Exercise instructions:
Your answer must be the records below, given again exactly, with no pictures in it.

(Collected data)
◇ ◇ ◇ ◇ ◇

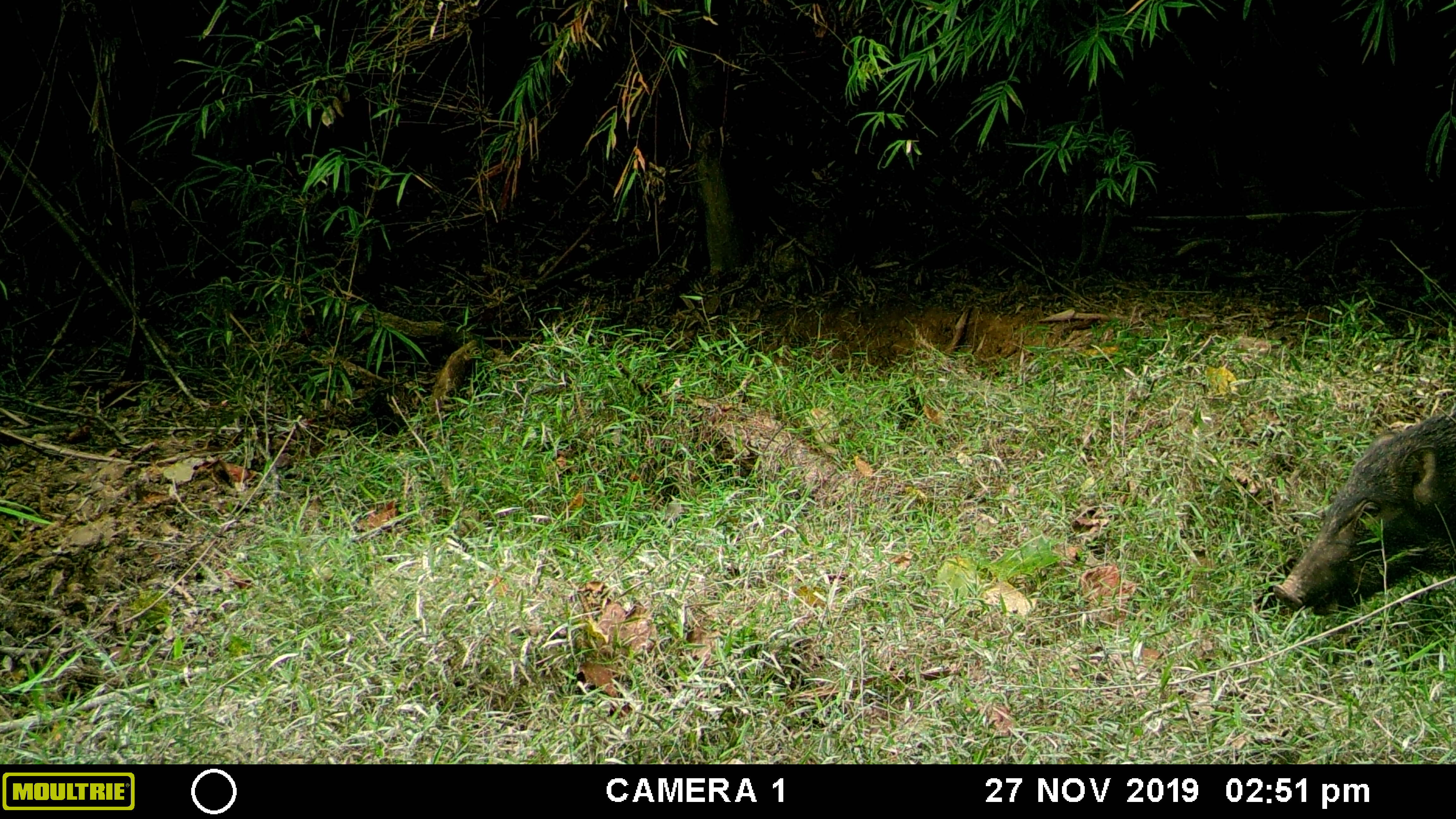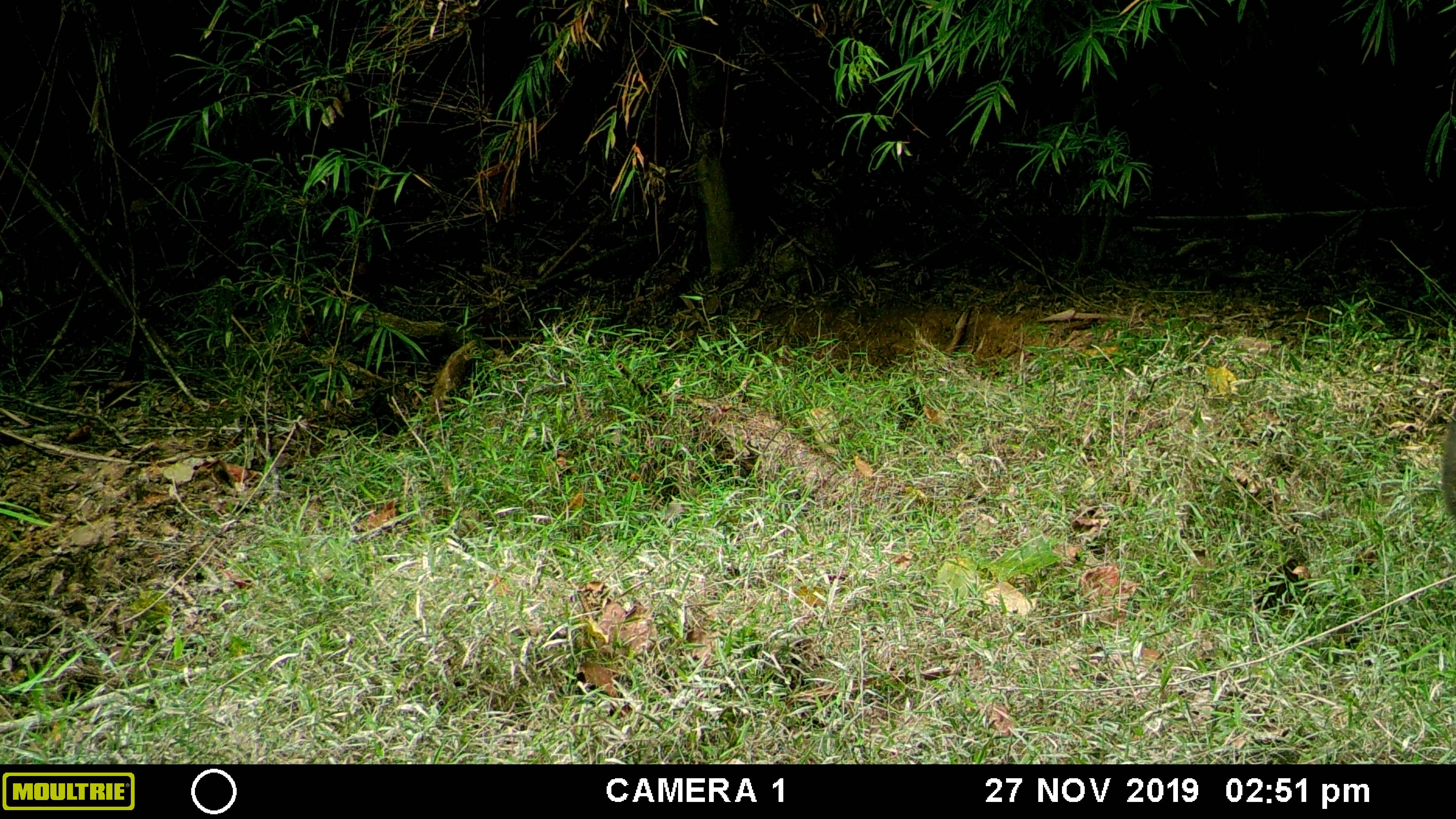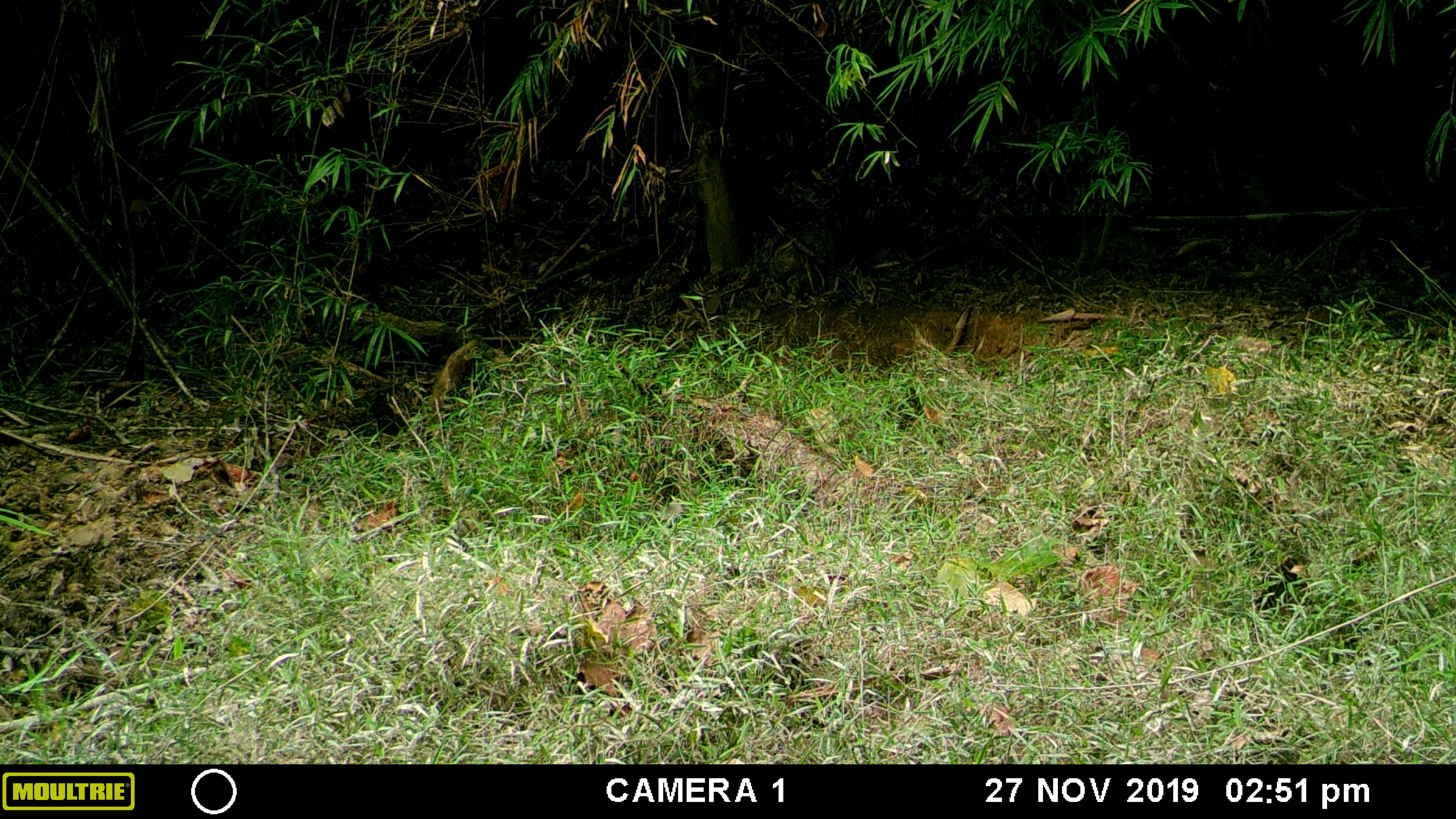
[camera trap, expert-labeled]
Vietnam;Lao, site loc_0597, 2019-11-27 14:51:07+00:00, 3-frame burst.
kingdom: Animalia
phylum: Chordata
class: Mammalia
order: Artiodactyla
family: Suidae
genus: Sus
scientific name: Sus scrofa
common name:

◇ ◇ ◇ ◇ ◇

Exercise solution:
[camera trap, expert-labeled]
Vietnam;Lao, site loc_0597, 2019-11-27 14:51:07+00:00, 3-frame burst.
kingdom: Animalia
phylum: Chordata
class: Mammalia
order: Artiodactyla
family: Suidae
genus: Sus
scientific name: Sus scrofa
common name:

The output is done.